Es gibt allerdings zahlreiche Tipps, mit denen man gegen Cellulite angehen kann. Dafür muss man nicht mal viel Geld in irgendwelche Straffungscremes investieren, wie uns die Werbung immer suggeriert. Mit einer Creme kann man den Dellen nämlich weder entgegenwirken, noch kann man ihnen vorbeugen. Um straffe Beine zu bekommen, muss man schon ein wenig mehr Aufwand betreiben. So sollte man z.B. alles tun, was die Durchblutung fördert.
Das können sanfte Massagen sein oder auch Kalt-Warm-Wechselbäder. Kombiniert mit einer fettarmen aber vitaminreichen Ernährung und einer Portion Sport schafft man das perfekte Pflege-Programm. Entscheidend ist es, Geduld und Disziplin zu besitzen, denn erst wenn einige Monate konsequent die Maßnahmen eingehalten wurden, zeigt sich auch ein straffender Effekt.

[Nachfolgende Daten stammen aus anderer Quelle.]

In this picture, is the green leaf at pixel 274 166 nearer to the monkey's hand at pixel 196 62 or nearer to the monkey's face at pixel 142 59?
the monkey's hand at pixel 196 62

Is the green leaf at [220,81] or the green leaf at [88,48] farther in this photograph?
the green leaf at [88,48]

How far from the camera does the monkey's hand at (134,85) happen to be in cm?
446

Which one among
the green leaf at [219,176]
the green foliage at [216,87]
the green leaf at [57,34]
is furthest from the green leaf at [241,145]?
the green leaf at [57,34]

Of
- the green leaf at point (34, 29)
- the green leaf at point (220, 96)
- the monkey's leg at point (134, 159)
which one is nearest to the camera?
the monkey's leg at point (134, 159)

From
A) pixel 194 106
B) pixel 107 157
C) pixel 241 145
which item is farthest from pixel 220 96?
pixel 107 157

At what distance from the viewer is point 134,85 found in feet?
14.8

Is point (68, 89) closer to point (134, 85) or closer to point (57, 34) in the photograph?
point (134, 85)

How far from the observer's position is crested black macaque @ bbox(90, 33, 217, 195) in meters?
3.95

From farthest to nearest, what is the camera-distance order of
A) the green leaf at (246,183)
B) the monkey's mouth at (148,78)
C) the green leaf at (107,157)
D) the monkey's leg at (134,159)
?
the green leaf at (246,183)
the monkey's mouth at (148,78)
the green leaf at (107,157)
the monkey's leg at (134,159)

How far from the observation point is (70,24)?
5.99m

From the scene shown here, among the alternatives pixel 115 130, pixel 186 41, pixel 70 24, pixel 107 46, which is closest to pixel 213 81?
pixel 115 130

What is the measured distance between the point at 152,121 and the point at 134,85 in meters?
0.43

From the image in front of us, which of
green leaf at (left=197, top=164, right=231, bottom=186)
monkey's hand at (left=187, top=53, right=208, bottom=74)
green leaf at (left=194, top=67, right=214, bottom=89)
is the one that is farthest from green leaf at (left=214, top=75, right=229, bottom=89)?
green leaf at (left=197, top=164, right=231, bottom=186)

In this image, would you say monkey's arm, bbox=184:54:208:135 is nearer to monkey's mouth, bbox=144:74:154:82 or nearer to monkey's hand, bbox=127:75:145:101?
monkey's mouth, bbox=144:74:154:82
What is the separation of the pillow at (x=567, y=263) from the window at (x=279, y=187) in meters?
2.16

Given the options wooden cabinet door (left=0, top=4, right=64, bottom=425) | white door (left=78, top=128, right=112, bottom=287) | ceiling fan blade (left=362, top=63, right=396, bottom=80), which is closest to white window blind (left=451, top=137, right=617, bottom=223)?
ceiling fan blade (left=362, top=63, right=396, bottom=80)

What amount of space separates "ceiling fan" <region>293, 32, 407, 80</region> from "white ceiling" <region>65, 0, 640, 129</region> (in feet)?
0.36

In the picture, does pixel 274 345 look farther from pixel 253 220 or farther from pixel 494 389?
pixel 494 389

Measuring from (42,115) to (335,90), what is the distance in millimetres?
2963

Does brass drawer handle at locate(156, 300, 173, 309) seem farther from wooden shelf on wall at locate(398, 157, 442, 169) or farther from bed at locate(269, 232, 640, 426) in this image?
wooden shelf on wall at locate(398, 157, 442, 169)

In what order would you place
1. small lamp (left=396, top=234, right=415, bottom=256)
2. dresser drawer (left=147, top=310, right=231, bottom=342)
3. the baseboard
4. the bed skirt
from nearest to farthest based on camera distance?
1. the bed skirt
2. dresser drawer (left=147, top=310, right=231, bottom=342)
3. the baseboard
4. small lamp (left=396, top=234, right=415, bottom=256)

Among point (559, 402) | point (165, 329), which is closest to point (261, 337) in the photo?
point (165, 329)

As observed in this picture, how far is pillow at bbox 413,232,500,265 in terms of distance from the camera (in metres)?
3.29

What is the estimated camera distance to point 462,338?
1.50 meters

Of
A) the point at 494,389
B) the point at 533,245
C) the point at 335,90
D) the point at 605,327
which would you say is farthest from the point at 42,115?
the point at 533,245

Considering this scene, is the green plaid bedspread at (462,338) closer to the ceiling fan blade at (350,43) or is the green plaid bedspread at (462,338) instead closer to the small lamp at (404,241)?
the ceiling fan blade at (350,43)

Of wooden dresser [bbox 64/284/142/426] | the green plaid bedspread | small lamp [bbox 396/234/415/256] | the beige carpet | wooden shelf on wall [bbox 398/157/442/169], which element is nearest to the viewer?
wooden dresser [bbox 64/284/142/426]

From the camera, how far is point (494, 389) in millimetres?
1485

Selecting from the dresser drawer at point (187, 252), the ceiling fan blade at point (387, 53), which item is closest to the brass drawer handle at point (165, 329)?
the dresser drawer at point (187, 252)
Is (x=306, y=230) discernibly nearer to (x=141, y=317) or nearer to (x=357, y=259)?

Daneben gibt es zahlreiche spezielle Methoden, die bei einer sehr hartnäckigen Cellulite helfen. Zu nennen ist hier u.a. die Vakuumtherapie, Elektrobehandlungen und Anti-Cellulite-Strumpfhosen. In diesem Zusammenhang ist es sehr zu empfehlen, mit einem Arzt ein entsprechendes Beratungsgespräch zu führen.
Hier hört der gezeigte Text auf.